Yeah, that! That's why I'm not in the slightest impressed with the usual kinds of "romantic" behavior: the courtly compliment, the dozen red roses, the jewelry, the candlelit dinner, even the "I just wanted to say I wuv you" call. All that stuff that seems to be written down in the Romantic Playbook, and it was authored by Hallmark, restaurateurs everywhere and the Florists Association.

I don't want something out of a book of instructions. I don't care about behaviors that happen because "everybody knows" they're romantic, and therefore everybody feels obligated to go "awwwww' and get all mushy over them and give the person who does them Romantic Cred even though they're things I'm not personally the least bit interested in.

I don't want a partner who feels like he has to suck up to me with extravagant compliments, I don't particularly care for red roses, I don't wear gold or silver jewelry and have no interest in diamonds or rubies. I can think of about a hundred things more interesting to do by candlelight than eat dinner and if a call to say "I wuv you" from my master comes at the wrong time it can throw me off for the entire day.

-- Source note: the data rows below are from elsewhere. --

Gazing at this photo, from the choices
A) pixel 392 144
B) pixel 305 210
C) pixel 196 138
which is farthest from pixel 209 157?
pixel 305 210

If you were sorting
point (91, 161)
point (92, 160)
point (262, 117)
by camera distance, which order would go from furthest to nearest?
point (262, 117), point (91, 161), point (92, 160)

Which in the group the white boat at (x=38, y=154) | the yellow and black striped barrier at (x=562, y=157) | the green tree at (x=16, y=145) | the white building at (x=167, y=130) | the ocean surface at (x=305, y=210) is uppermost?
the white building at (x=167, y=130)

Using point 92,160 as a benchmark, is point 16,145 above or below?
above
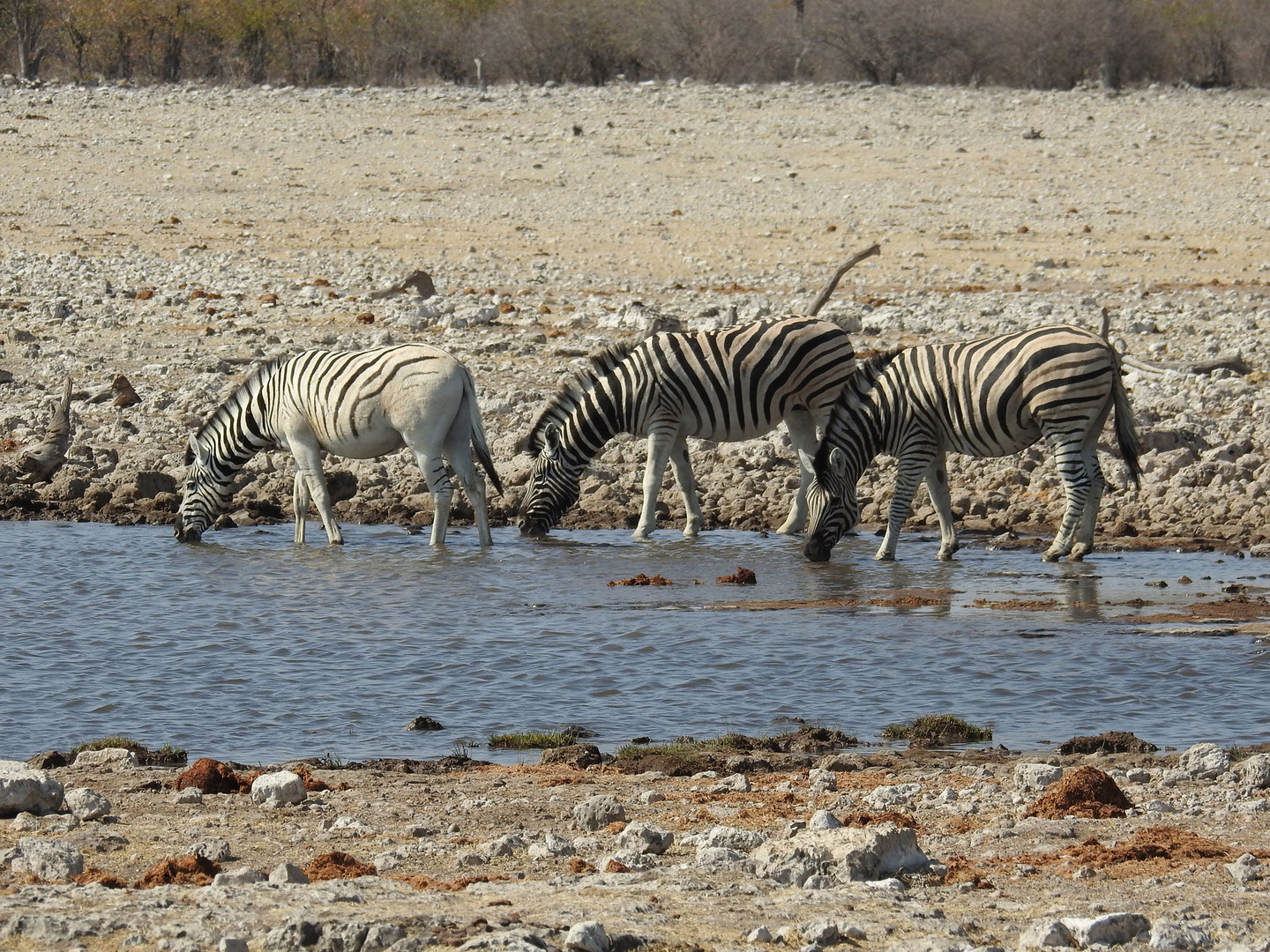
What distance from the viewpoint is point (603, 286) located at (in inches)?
839

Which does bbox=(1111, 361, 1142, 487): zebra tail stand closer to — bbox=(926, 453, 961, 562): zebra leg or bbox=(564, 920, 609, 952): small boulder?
bbox=(926, 453, 961, 562): zebra leg

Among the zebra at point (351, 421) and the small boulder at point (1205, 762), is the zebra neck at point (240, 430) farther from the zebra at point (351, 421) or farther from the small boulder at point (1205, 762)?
the small boulder at point (1205, 762)

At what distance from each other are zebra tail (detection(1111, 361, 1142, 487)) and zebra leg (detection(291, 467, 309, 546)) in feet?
19.6

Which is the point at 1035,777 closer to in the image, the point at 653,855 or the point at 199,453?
the point at 653,855

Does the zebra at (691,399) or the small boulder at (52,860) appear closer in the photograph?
the small boulder at (52,860)

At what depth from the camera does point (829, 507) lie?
13.0 metres

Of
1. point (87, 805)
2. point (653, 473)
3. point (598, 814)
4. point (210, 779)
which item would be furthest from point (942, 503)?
point (87, 805)

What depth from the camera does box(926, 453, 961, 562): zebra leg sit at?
13.0 meters

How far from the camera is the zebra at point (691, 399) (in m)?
14.0

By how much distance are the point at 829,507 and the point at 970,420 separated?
1159 millimetres

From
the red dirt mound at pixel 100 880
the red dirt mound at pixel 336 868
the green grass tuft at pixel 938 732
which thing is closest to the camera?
the red dirt mound at pixel 100 880

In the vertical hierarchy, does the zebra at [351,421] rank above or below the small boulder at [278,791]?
above

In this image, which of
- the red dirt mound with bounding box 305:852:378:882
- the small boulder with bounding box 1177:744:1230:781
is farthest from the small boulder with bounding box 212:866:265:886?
the small boulder with bounding box 1177:744:1230:781

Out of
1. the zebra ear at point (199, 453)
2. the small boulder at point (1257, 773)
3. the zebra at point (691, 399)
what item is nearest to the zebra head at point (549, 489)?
the zebra at point (691, 399)
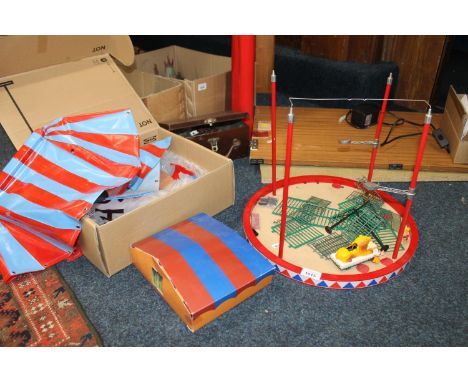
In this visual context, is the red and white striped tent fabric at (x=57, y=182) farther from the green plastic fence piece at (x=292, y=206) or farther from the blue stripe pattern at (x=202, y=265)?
the green plastic fence piece at (x=292, y=206)

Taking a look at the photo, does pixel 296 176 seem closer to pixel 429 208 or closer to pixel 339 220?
pixel 339 220

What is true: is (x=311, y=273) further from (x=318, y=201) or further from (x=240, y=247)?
(x=318, y=201)

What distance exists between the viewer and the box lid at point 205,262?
1.23m

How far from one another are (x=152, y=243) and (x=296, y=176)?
731mm

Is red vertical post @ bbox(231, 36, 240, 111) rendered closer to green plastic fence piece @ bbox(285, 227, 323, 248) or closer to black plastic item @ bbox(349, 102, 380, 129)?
black plastic item @ bbox(349, 102, 380, 129)

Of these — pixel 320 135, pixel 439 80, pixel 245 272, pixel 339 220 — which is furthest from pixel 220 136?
pixel 439 80

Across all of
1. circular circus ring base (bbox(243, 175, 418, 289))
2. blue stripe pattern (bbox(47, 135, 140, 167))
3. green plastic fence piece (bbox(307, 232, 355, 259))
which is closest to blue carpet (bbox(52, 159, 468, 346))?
circular circus ring base (bbox(243, 175, 418, 289))

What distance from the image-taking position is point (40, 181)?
1392mm

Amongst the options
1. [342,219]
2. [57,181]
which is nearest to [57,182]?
[57,181]

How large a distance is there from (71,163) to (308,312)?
0.89 metres

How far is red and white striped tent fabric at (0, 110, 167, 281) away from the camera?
1.34m

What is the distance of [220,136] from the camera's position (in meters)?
1.92

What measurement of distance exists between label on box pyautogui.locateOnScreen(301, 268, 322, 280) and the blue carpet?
46 mm

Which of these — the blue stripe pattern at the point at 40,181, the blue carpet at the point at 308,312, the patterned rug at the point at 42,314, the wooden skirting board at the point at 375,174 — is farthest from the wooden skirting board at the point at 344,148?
the patterned rug at the point at 42,314
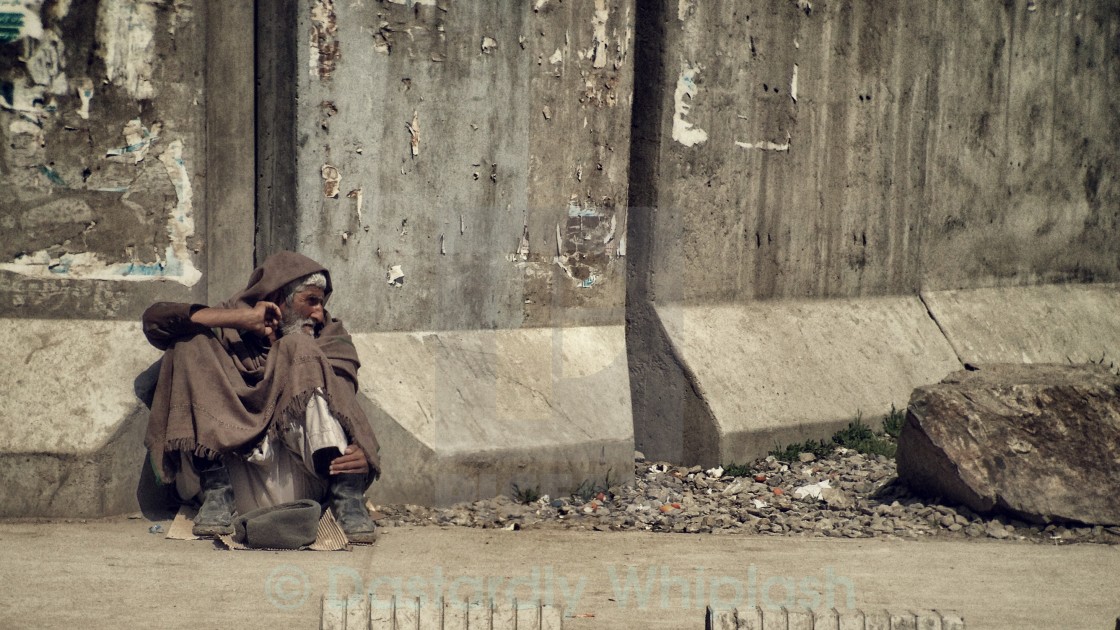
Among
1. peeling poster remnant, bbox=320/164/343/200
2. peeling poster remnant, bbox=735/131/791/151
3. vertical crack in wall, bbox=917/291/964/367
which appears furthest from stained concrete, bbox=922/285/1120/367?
peeling poster remnant, bbox=320/164/343/200

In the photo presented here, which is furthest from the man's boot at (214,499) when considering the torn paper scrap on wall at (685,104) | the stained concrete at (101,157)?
the torn paper scrap on wall at (685,104)

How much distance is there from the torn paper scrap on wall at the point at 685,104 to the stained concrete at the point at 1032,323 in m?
2.12

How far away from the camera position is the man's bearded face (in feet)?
16.1

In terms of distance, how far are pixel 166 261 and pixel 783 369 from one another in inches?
119

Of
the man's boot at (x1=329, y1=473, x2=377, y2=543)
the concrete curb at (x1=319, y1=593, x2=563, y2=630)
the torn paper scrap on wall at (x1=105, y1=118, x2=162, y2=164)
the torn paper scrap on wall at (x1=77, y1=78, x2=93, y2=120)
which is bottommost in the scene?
the man's boot at (x1=329, y1=473, x2=377, y2=543)

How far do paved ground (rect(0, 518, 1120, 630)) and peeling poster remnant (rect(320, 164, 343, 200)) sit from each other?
1.42 meters

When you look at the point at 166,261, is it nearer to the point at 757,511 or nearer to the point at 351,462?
the point at 351,462

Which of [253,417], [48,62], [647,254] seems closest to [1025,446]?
[647,254]

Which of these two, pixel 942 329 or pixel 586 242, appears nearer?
pixel 586 242

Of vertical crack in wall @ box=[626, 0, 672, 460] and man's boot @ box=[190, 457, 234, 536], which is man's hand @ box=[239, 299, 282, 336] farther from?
vertical crack in wall @ box=[626, 0, 672, 460]

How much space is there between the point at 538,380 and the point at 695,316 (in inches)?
38.1

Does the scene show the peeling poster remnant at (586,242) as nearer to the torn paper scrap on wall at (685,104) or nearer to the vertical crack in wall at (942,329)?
the torn paper scrap on wall at (685,104)

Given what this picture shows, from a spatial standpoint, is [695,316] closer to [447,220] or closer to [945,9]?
[447,220]

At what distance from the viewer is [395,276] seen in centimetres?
538
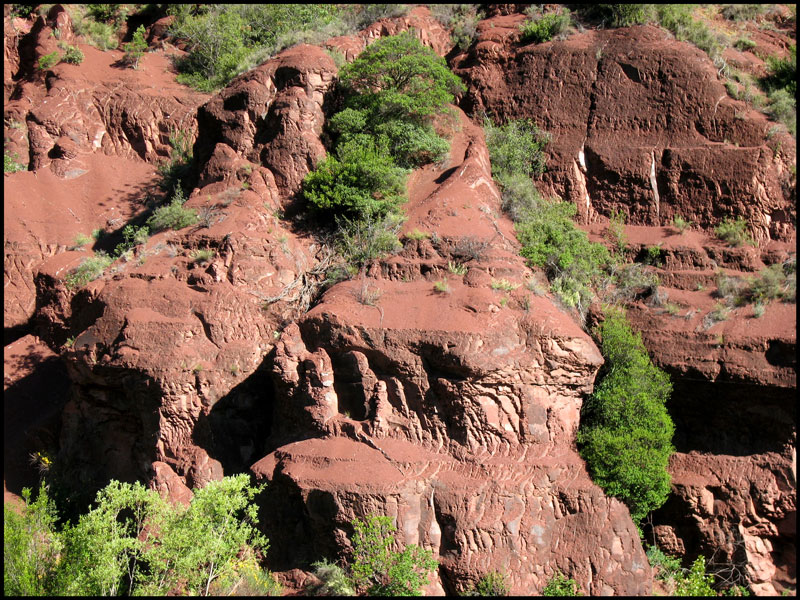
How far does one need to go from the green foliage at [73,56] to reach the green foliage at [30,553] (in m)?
17.2

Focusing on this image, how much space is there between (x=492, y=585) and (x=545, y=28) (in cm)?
1483

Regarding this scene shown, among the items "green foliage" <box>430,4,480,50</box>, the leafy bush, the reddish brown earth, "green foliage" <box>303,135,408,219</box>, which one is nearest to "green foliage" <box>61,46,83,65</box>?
the reddish brown earth

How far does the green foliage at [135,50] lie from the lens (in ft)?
85.5

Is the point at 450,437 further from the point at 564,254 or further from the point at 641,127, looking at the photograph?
the point at 641,127

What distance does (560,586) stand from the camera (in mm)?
12180

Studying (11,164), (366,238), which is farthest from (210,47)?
(366,238)

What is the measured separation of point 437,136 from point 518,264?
522cm

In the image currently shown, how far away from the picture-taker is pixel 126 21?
99.8ft

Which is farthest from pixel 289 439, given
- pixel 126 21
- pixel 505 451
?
pixel 126 21

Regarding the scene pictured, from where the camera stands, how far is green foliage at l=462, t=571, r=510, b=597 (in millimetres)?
12008

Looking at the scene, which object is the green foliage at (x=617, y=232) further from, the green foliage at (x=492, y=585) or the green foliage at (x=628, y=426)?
the green foliage at (x=492, y=585)

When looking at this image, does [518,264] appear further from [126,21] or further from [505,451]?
[126,21]

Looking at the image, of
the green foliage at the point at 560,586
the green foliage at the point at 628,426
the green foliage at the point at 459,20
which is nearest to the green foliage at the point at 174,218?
the green foliage at the point at 628,426

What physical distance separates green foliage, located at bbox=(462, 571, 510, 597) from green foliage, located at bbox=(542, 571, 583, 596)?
75cm
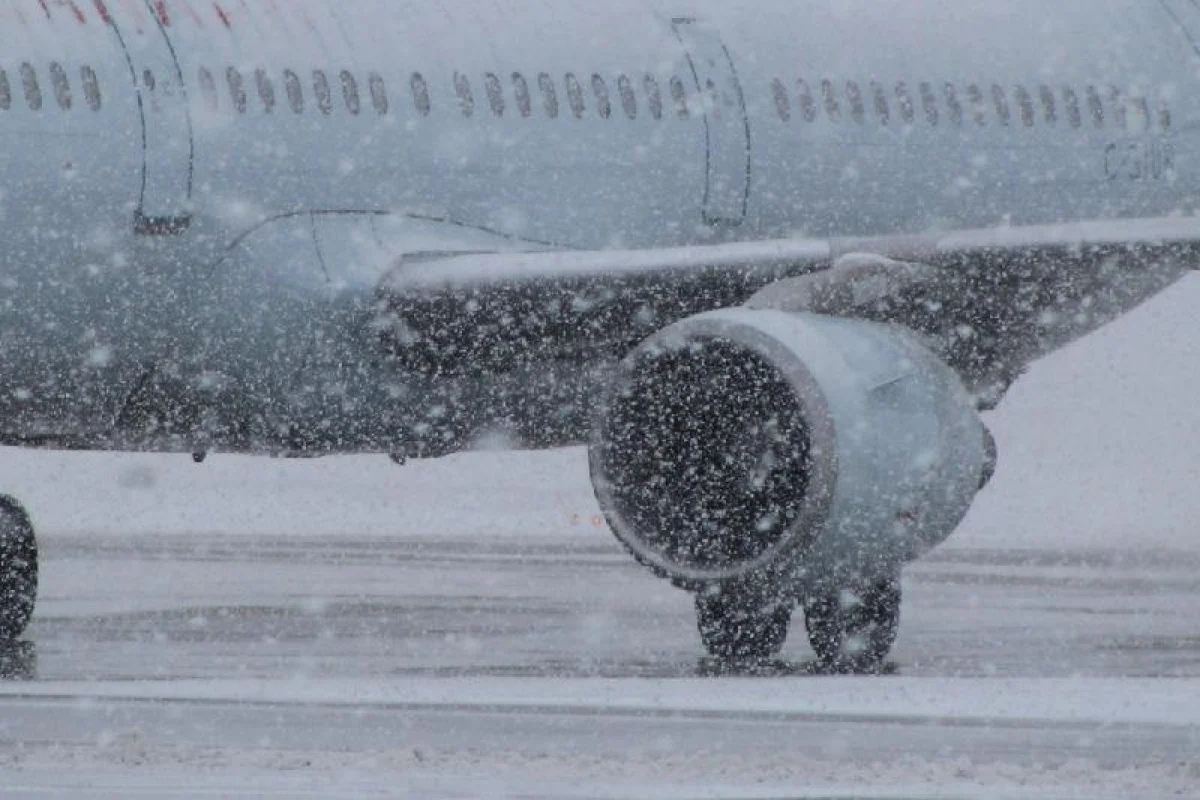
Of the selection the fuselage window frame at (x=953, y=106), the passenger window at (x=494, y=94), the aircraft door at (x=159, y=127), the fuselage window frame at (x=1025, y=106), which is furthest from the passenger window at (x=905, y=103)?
the aircraft door at (x=159, y=127)

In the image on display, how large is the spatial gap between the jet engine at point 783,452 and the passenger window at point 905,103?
406 cm

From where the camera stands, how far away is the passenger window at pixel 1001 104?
18266 mm

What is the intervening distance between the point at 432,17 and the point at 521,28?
1.98ft

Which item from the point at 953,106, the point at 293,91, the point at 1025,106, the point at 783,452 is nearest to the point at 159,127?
the point at 293,91

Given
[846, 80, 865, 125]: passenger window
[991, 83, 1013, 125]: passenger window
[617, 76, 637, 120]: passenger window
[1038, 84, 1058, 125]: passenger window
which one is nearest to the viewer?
[617, 76, 637, 120]: passenger window

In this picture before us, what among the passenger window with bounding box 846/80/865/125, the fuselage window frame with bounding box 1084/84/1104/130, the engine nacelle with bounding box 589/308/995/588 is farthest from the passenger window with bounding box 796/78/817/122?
the engine nacelle with bounding box 589/308/995/588

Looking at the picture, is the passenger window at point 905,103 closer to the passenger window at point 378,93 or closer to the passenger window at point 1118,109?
the passenger window at point 1118,109

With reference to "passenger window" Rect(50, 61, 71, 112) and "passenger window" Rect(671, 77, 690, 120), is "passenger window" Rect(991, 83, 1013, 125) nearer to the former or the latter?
"passenger window" Rect(671, 77, 690, 120)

What makes me melt is the things that show that even though he is not in the least bit obligated to court or please me, he knows what I love and he does things purely to see my face light up, or to make me feel better after a bad time. He's brought me home sweet pepper plants from the throwout bin at the nursery by his work because he thought if I were there, I'd rescue them. He's come home with my favorite frozen meal and said "I hope this is the right one". He gave me a labia piercing gift certificate for Longest Night, which terrifies the wits out of me, but still makes me feel warm inside, treasured, owned, given the gift of being decorated by him. He's brought me back down from a hysterical panic attack by making me suck his cock and chaining me to the floor by his desk.

Nope, not interested in romance. I love the consideration and genuine kindness he shows me.

Krista

“I believe so,” Alice replied thoughtfully. “They have their tails in their mouths —- and they're all over crumbs.”